In some ways Border Radio portends the "mumblecore" movies more than any other 1980's indie. As episodic as Stranger Than Paradise was, it had a formal ambition to its making and execution that made it stand out from the pack. With 'Radio', I doubted there was a firm script, certain people show up briefly who seem like they were plucked off the street (i.e. a Mexican at the trailer park, a punk rock girl who is "babysitting" Jeff/Lu's daughter at a key point), which may explain the fucked up logic at times of the characters or events as they go on in the story. Or at the least, the characters, except maybe for Luana, are not sympathetic much at all (actually Luana seems to be questionable at one point near the end too, and yet it's at a point where logically I'd given up on the story), and this takes away from being engaged with things. In little moments, like when Chris goes down to Mexico finally to confront Jeff in a series of scenes, it's successful and genuinely interesting. In the bigger picture it falls flat and is too scattershot to ever revisit.

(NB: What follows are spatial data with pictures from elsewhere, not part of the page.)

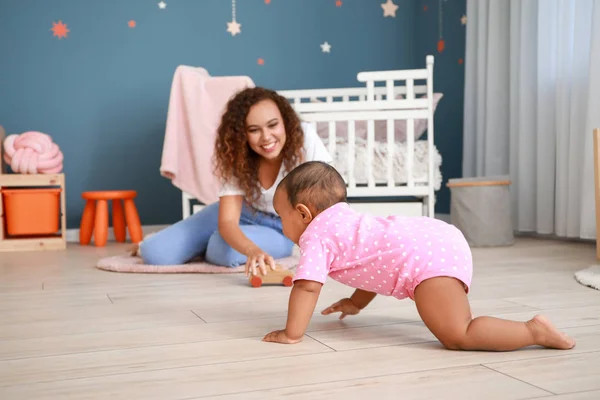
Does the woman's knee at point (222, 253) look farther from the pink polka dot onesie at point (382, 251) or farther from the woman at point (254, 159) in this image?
the pink polka dot onesie at point (382, 251)

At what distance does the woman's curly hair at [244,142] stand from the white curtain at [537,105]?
1.24m

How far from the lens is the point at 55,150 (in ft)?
10.4

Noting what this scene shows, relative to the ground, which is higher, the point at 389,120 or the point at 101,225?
the point at 389,120

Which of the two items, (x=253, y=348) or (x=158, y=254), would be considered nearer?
(x=253, y=348)

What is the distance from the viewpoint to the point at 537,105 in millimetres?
2891

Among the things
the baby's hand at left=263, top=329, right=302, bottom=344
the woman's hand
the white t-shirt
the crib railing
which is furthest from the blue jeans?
the baby's hand at left=263, top=329, right=302, bottom=344

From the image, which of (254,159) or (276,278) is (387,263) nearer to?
(276,278)

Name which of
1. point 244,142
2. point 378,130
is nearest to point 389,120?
point 378,130

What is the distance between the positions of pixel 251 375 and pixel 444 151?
293 cm

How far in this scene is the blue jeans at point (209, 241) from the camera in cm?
214

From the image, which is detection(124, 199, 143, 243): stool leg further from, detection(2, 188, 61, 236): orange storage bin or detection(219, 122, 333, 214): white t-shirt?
detection(219, 122, 333, 214): white t-shirt

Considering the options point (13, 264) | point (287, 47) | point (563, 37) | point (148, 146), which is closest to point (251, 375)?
point (13, 264)

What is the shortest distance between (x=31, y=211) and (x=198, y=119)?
0.88 meters

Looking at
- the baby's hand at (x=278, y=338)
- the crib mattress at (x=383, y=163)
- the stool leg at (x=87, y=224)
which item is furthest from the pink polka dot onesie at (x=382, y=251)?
the stool leg at (x=87, y=224)
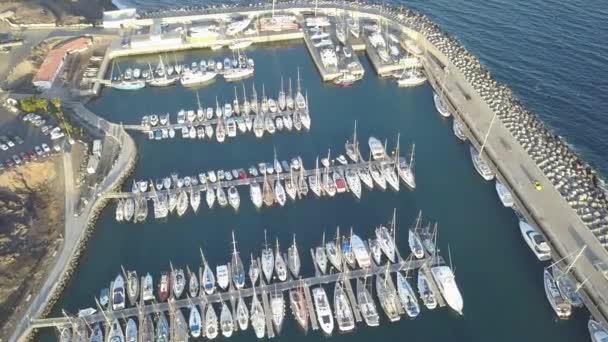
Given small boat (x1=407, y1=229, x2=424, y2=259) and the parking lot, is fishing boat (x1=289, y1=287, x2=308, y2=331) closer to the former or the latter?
small boat (x1=407, y1=229, x2=424, y2=259)

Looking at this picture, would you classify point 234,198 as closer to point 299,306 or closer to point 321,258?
point 321,258

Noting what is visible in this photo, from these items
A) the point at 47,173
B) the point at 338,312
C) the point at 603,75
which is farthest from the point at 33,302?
the point at 603,75

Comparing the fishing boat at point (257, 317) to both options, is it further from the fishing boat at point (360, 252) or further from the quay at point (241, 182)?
the quay at point (241, 182)

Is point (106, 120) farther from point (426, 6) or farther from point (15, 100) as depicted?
point (426, 6)

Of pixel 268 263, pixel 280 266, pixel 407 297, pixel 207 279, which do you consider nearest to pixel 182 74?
pixel 207 279

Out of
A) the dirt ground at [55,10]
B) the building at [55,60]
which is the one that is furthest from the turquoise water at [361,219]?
the dirt ground at [55,10]

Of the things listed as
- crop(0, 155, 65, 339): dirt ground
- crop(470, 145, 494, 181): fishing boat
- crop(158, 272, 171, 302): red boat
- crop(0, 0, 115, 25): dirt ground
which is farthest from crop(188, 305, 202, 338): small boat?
→ crop(0, 0, 115, 25): dirt ground
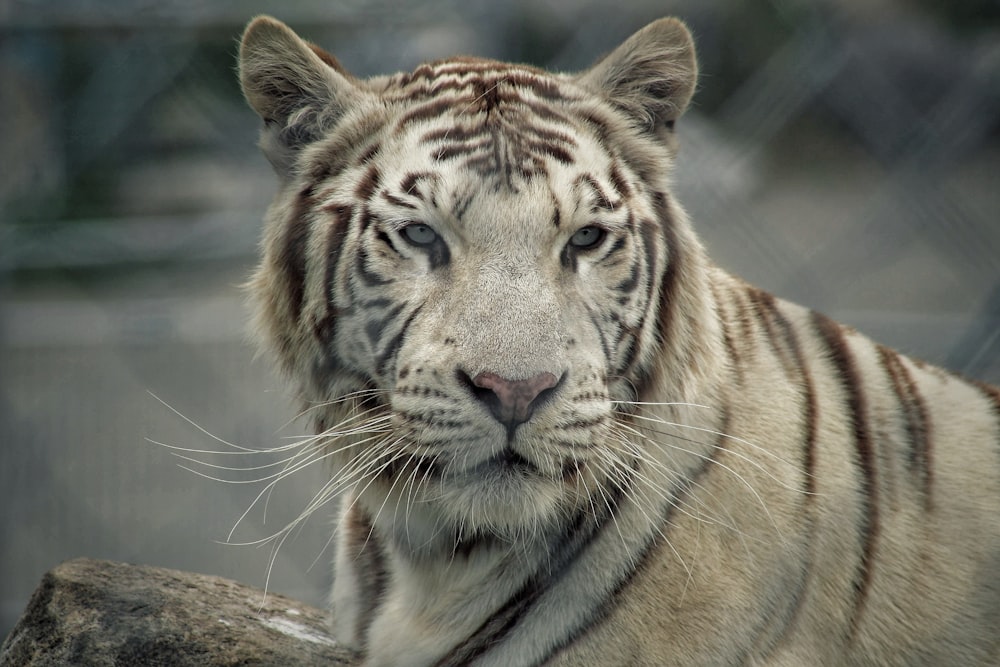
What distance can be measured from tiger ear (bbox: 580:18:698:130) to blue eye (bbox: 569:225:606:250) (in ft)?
0.71

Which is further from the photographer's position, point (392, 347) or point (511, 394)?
point (392, 347)

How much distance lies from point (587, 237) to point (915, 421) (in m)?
0.50

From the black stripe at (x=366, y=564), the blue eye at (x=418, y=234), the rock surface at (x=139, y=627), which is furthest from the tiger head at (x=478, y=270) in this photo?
the rock surface at (x=139, y=627)

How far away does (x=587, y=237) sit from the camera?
1181mm

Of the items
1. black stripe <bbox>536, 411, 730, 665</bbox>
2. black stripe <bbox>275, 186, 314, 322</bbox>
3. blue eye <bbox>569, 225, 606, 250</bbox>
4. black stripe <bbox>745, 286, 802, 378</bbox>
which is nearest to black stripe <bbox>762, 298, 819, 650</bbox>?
black stripe <bbox>745, 286, 802, 378</bbox>

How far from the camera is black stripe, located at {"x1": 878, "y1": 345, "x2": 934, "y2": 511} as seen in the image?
51.3 inches

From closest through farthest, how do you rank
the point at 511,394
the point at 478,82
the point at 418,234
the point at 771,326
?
the point at 511,394 < the point at 418,234 < the point at 478,82 < the point at 771,326

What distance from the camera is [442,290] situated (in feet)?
3.74

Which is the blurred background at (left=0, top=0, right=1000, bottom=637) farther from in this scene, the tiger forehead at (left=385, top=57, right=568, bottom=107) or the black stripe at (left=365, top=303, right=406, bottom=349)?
the tiger forehead at (left=385, top=57, right=568, bottom=107)

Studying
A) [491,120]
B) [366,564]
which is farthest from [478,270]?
[366,564]

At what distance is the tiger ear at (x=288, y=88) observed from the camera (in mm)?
1276

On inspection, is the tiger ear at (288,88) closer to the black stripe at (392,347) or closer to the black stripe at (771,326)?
the black stripe at (392,347)

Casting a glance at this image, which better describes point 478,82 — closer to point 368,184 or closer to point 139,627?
point 368,184

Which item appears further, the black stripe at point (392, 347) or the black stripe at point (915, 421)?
the black stripe at point (915, 421)
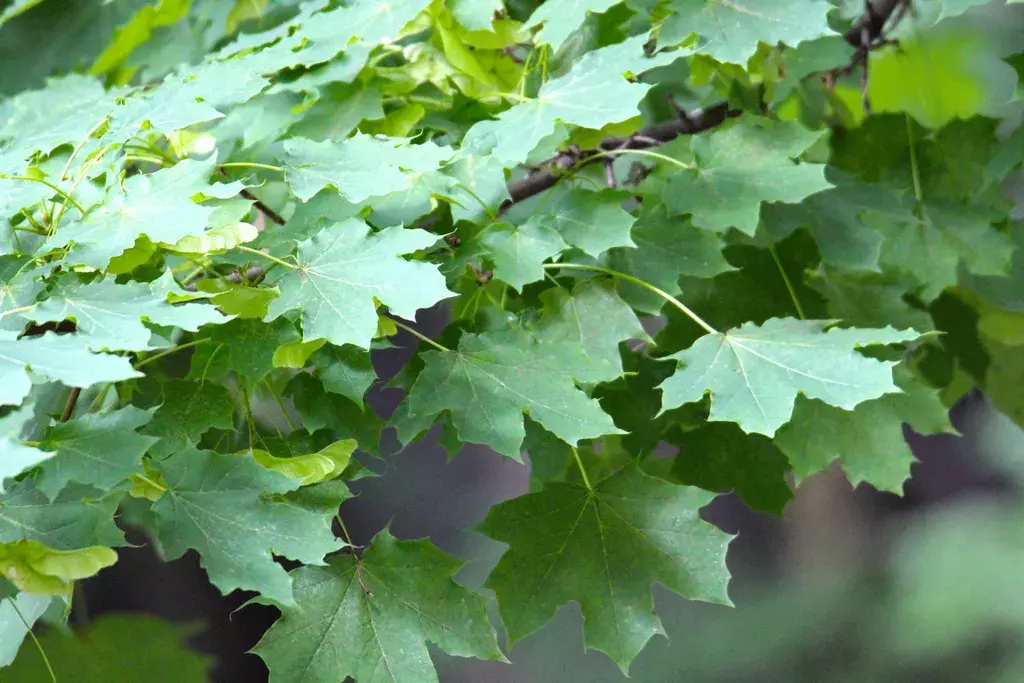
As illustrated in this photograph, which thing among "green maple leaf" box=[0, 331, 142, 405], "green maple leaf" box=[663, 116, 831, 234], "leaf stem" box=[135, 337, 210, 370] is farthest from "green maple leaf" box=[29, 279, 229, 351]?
"green maple leaf" box=[663, 116, 831, 234]

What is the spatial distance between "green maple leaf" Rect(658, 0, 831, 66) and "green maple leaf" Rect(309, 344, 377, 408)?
0.94 feet

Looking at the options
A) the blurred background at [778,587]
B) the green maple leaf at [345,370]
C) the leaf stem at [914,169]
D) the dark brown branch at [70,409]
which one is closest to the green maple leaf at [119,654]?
the blurred background at [778,587]

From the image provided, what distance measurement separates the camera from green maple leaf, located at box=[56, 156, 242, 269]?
50cm

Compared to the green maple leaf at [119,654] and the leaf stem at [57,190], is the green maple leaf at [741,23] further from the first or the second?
the green maple leaf at [119,654]

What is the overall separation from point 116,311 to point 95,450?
0.08 m

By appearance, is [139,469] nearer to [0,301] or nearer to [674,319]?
[0,301]

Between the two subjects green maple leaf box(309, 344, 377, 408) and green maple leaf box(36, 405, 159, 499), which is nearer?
green maple leaf box(36, 405, 159, 499)

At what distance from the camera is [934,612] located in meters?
1.22

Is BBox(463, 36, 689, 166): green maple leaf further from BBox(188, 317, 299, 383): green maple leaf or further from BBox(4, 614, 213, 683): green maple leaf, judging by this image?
BBox(4, 614, 213, 683): green maple leaf

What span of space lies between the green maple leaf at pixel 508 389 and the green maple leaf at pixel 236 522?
10 cm

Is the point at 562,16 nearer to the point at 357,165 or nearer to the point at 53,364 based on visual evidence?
the point at 357,165

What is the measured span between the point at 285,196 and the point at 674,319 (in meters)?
0.35

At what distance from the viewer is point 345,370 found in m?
0.59

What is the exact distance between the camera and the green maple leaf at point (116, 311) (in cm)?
45
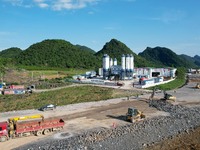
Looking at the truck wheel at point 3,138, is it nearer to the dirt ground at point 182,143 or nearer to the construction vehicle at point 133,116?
the dirt ground at point 182,143

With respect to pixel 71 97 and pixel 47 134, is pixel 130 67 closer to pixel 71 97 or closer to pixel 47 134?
pixel 71 97

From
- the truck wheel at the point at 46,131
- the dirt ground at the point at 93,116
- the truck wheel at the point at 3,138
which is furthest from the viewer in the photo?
the truck wheel at the point at 46,131

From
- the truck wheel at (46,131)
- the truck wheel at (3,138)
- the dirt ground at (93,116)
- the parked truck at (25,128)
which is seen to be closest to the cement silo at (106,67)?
the dirt ground at (93,116)

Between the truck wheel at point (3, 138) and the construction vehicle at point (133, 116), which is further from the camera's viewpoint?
the construction vehicle at point (133, 116)

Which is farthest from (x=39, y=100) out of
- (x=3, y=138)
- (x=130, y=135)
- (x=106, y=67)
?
(x=106, y=67)

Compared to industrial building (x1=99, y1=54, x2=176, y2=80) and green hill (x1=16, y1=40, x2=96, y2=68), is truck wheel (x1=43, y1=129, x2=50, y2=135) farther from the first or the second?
green hill (x1=16, y1=40, x2=96, y2=68)

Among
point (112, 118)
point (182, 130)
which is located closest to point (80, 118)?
point (112, 118)

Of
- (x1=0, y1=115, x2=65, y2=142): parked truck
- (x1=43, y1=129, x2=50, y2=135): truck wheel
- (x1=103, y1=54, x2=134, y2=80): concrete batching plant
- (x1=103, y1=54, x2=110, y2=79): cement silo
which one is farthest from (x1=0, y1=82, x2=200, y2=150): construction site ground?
(x1=103, y1=54, x2=110, y2=79): cement silo
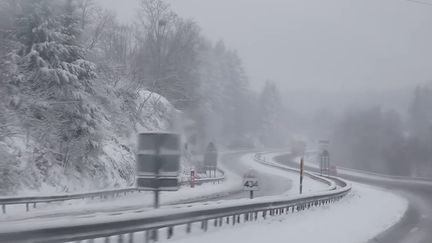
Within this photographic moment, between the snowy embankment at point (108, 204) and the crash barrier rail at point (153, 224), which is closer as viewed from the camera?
the crash barrier rail at point (153, 224)

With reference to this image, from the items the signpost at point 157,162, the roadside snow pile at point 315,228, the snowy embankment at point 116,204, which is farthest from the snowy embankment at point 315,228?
the snowy embankment at point 116,204

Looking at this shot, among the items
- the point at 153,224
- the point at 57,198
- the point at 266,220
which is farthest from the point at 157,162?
the point at 57,198

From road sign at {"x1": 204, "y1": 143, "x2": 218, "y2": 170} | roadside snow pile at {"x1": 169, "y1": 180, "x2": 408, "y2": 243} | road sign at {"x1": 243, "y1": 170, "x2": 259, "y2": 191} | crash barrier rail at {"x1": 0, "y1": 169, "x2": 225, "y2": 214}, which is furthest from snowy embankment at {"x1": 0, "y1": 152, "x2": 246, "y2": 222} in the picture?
roadside snow pile at {"x1": 169, "y1": 180, "x2": 408, "y2": 243}

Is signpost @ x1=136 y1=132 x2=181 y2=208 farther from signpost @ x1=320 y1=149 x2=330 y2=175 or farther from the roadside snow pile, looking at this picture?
signpost @ x1=320 y1=149 x2=330 y2=175

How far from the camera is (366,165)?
3199 inches

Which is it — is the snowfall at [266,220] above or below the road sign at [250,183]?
below

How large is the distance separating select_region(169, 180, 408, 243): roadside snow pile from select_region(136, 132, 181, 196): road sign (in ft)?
4.88

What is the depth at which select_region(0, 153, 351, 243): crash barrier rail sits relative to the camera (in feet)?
27.6

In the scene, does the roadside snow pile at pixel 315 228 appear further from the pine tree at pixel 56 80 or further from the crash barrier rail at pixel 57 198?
the pine tree at pixel 56 80

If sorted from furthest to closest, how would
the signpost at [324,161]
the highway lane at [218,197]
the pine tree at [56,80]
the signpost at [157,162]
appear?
the signpost at [324,161], the pine tree at [56,80], the highway lane at [218,197], the signpost at [157,162]

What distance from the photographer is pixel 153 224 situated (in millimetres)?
11148

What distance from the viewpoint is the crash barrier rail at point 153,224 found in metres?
8.41

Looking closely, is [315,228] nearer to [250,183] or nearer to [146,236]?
[250,183]

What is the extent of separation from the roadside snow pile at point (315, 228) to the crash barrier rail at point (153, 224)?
0.34m
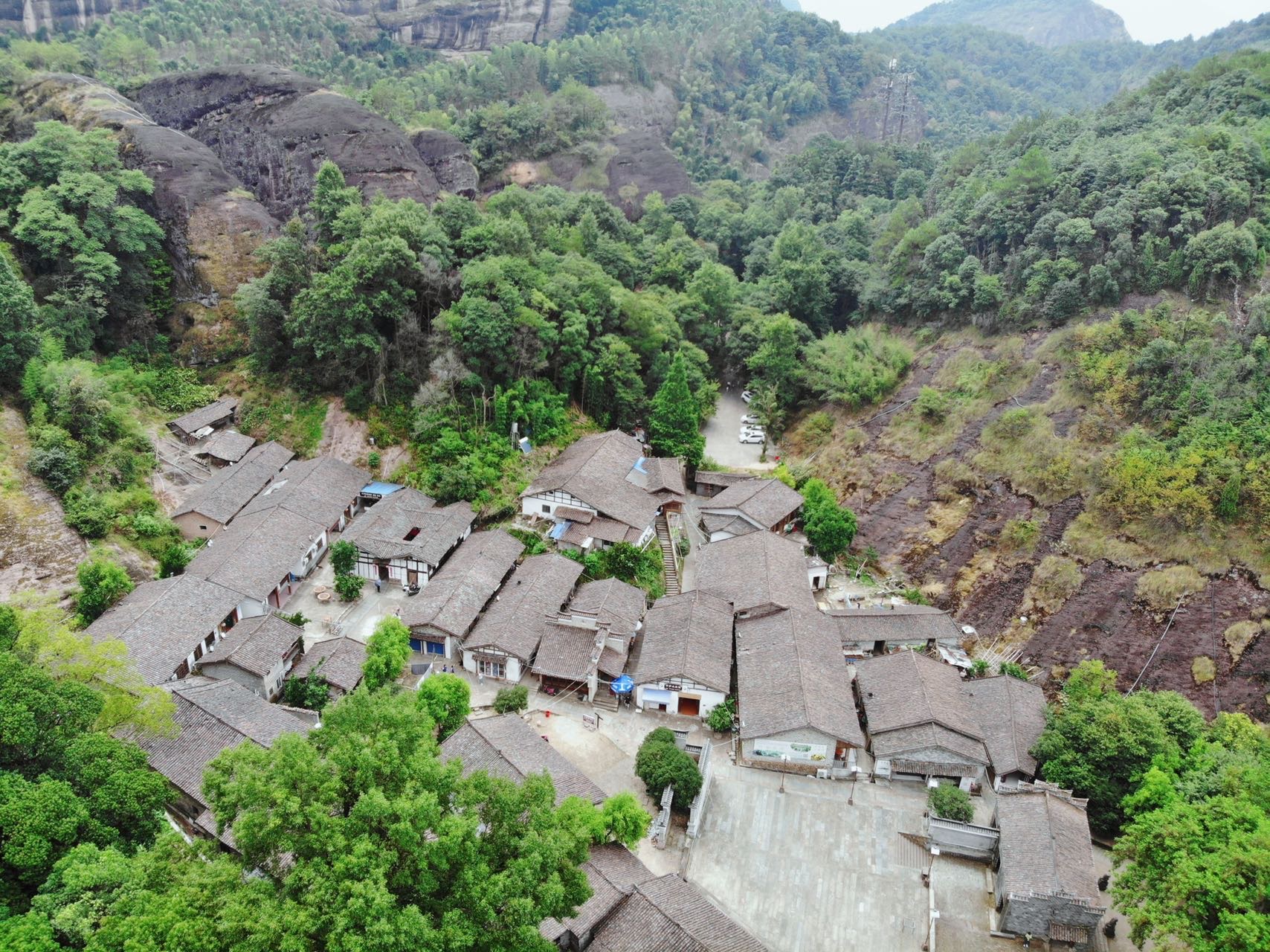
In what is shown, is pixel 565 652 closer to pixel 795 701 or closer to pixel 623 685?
pixel 623 685

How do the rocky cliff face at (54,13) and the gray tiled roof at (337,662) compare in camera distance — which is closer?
the gray tiled roof at (337,662)

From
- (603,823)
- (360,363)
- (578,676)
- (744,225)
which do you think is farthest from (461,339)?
(744,225)

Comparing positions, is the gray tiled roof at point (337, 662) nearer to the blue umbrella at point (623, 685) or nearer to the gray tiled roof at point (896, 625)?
the blue umbrella at point (623, 685)

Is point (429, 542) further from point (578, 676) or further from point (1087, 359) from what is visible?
point (1087, 359)

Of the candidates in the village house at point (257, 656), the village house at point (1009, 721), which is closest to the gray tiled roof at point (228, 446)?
the village house at point (257, 656)

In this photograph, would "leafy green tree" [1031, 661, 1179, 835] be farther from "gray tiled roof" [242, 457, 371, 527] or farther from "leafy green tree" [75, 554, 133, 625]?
"leafy green tree" [75, 554, 133, 625]

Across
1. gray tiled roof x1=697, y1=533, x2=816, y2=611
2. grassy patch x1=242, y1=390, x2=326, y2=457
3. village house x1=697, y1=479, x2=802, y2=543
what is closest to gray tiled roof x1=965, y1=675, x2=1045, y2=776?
gray tiled roof x1=697, y1=533, x2=816, y2=611
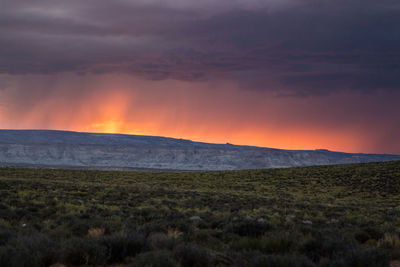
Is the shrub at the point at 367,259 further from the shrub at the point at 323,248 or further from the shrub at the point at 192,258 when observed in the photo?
the shrub at the point at 192,258

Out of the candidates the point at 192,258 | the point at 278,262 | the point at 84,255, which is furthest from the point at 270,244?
the point at 84,255

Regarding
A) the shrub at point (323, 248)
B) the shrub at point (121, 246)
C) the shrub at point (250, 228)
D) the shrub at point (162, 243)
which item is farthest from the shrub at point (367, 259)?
the shrub at point (250, 228)

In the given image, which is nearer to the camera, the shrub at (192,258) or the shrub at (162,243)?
the shrub at (192,258)

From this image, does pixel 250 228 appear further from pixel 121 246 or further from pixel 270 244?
pixel 121 246

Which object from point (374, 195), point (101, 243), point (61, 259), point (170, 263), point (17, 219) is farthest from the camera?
point (374, 195)

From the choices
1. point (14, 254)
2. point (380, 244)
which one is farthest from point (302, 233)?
point (14, 254)

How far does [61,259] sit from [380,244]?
8.02 metres

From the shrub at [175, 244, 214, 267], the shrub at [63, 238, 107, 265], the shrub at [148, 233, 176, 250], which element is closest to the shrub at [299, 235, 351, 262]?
the shrub at [175, 244, 214, 267]

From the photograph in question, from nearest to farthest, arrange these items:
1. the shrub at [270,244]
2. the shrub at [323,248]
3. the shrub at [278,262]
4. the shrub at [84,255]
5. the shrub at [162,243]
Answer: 1. the shrub at [278,262]
2. the shrub at [84,255]
3. the shrub at [323,248]
4. the shrub at [162,243]
5. the shrub at [270,244]

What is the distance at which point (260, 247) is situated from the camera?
9727mm

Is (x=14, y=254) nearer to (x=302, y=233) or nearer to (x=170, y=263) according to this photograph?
(x=170, y=263)

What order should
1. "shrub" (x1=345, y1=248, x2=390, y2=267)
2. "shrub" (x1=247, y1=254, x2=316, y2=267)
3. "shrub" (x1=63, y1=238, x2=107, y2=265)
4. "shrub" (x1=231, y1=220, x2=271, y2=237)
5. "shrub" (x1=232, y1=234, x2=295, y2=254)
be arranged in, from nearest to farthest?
"shrub" (x1=247, y1=254, x2=316, y2=267) < "shrub" (x1=345, y1=248, x2=390, y2=267) < "shrub" (x1=63, y1=238, x2=107, y2=265) < "shrub" (x1=232, y1=234, x2=295, y2=254) < "shrub" (x1=231, y1=220, x2=271, y2=237)

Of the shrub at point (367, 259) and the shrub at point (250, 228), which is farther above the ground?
the shrub at point (367, 259)

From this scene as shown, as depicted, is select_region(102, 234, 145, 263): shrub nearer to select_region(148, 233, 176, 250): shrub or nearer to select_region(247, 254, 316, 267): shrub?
select_region(148, 233, 176, 250): shrub
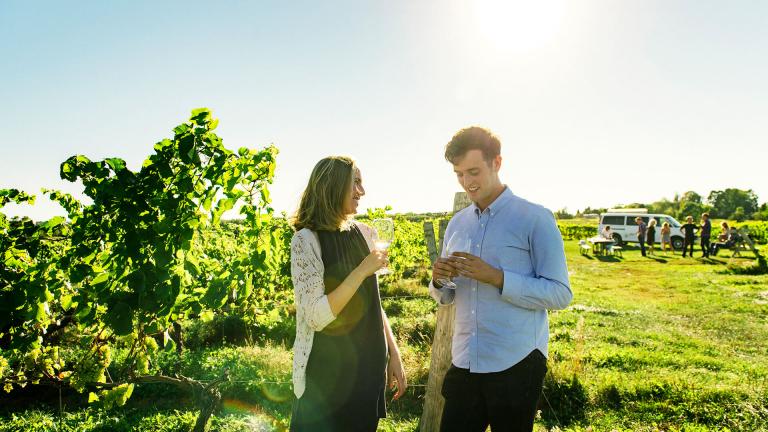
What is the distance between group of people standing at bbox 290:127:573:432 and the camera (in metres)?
2.06

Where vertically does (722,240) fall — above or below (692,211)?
below

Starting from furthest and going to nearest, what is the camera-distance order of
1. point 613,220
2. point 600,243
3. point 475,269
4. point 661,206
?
point 661,206, point 613,220, point 600,243, point 475,269

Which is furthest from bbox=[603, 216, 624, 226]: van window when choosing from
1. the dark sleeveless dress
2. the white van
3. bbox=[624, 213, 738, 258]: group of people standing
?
the dark sleeveless dress

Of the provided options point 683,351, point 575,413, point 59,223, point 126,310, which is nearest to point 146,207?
point 126,310

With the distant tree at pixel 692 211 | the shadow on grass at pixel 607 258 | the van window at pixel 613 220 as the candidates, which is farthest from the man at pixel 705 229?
the distant tree at pixel 692 211

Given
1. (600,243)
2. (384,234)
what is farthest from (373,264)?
(600,243)

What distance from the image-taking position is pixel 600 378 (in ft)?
17.8

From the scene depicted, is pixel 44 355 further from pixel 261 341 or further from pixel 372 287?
pixel 261 341

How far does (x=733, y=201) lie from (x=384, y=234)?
102535mm

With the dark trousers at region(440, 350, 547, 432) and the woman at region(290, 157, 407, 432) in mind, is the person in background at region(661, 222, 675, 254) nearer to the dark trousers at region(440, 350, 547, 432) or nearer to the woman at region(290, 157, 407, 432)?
the dark trousers at region(440, 350, 547, 432)

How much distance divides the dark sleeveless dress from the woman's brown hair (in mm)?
69

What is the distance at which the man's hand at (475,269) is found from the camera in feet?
6.47

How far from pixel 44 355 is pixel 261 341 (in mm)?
4298

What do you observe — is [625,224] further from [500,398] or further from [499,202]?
[500,398]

For all of the criticisms I can levy on it, I have not a shred of ill will towards it. I'm really happy this exists and that people can watch it, on the Criterion collection and Hulu no less (though it's strange that the copy that's available, that I saw anyway, was not restored like other titles, scratchy print like it was taken off of a dusty negative). I didn't mention my favorite part of the movie which is the soundtrack, also original music by David Allen of the Blasters: it's a joy to listen to music that is rock and roll to a pure point: punk, rockabilly, Mexican mariachi work, slower stuff, it all works and I was glad to hear it. If only it was put to a story that was actually compelling or made more sense.